Les archives nationales de Nuremberg conservent, avec la collection « Procès des criminels de guerre de Nuremberg », les documents écrits les plus importants relatifs aux procès de Nuremberg. Dans le cadre d'un projet de coopération avec l'Académie bavaroise des sciences (BAdW) et l'université Friedrich-Alexander d'Erlangen-Nuremberg (FAU), ces documents sont actuellement entièrement numérisés et traités scientifiquement à l'aide des technologies numériques.

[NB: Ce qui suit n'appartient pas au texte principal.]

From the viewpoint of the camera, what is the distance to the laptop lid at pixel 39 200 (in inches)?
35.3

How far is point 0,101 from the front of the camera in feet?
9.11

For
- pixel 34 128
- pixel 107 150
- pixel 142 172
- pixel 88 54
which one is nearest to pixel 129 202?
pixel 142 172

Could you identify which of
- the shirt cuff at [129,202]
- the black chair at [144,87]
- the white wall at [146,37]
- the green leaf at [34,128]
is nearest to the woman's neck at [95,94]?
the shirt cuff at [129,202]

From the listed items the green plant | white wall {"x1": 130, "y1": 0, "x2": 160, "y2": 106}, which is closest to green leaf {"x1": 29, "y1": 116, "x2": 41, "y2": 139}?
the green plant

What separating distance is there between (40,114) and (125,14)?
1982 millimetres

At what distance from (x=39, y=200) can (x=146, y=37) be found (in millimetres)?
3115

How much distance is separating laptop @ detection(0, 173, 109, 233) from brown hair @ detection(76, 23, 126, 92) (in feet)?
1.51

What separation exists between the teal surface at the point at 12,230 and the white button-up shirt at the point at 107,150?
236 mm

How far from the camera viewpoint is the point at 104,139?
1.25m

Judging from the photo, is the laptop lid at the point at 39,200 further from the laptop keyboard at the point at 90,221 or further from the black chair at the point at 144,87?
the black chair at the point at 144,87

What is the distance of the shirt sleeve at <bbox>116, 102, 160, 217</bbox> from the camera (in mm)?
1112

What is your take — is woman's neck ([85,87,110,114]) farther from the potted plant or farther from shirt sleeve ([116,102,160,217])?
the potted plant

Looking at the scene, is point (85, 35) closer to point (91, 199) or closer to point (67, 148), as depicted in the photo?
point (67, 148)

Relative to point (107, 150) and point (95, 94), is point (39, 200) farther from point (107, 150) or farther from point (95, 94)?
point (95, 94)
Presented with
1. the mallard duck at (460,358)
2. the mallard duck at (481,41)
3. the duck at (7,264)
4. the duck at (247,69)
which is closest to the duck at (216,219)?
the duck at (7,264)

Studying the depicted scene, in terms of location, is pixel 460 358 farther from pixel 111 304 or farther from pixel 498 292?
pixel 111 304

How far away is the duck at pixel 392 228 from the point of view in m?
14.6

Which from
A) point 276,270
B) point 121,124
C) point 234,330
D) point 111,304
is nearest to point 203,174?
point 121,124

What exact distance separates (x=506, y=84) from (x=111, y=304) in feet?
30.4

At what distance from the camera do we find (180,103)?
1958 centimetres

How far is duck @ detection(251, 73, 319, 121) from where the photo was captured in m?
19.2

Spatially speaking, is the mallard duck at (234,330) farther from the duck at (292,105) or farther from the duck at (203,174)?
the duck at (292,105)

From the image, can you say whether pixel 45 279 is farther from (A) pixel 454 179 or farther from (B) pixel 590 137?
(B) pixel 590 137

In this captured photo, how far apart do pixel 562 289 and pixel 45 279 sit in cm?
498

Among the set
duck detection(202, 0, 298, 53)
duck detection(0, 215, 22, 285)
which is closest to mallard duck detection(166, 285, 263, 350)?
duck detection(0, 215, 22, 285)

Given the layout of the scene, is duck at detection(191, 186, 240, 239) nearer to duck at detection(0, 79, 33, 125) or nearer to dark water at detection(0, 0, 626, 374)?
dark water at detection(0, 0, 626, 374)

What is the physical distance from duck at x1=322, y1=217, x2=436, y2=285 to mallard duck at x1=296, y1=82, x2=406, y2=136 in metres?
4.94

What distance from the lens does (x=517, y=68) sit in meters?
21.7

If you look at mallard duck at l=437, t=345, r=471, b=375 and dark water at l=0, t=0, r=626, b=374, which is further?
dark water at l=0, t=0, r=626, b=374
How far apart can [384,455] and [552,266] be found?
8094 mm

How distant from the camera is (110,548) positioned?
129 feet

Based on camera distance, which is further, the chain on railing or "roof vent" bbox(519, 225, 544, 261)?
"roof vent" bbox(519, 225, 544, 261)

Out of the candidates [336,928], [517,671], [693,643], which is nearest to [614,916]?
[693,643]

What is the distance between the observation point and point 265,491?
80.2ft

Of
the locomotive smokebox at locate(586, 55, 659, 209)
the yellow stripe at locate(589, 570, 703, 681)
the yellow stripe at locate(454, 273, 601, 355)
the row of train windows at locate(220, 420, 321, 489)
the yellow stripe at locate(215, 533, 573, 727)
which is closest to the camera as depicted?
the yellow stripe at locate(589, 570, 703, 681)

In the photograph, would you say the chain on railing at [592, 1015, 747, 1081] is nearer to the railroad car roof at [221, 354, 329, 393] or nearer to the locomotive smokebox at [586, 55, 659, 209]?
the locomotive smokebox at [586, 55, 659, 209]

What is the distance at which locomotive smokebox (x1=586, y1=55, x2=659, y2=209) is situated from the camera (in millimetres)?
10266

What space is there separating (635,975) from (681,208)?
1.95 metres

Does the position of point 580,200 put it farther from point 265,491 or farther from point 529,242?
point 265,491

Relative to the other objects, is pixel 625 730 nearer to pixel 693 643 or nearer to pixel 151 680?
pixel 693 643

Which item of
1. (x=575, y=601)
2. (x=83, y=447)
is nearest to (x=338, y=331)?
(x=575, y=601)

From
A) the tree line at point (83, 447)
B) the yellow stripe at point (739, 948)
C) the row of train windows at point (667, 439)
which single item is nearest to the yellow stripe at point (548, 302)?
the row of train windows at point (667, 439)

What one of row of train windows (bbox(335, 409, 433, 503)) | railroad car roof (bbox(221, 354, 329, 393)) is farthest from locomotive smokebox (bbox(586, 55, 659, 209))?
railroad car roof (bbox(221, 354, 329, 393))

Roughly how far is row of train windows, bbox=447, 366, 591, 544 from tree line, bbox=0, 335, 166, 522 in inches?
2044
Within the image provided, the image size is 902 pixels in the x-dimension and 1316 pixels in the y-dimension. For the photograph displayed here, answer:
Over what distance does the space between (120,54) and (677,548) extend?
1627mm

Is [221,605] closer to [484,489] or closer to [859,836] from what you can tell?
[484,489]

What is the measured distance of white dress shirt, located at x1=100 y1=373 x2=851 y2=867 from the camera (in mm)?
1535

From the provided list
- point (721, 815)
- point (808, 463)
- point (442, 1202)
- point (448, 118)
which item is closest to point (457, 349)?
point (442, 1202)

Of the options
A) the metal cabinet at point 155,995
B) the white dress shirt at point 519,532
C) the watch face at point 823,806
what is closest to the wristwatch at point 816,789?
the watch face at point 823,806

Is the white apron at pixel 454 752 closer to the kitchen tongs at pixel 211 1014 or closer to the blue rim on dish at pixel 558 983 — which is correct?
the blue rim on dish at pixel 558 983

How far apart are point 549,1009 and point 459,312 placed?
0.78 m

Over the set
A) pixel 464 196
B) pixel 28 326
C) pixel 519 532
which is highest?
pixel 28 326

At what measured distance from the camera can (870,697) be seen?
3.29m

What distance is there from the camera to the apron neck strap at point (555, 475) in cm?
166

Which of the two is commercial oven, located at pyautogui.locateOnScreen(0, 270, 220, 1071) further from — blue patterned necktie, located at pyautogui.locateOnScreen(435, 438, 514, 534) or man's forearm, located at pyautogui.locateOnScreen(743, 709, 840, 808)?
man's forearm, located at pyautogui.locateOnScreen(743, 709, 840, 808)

Les procès de Nuremberg, c'est-à-dire le procès international des principaux criminels de guerre de Nuremberg (1945-1946) et douze procès ultérieurs menés par le gouvernement américain (1946-1949), constituent aujourd'hui un jalon important du droit pénal international. Ces procès ont démontré que ce n'est pas par la vengeance, mais par les moyens juridiques que les crimes du « Troisième Reich » ont été expiés. Les millions de victimes du régime nazi devaient obtenir justice par le biais de procédures judiciaires. Aujourd'hui encore, les documents relatifs à ces procès fournissent des informations importantes pour l'histoire du droit et l'histoire contemporaine, ainsi que pour la recherche sur la manière dont le passé nazi a été traité.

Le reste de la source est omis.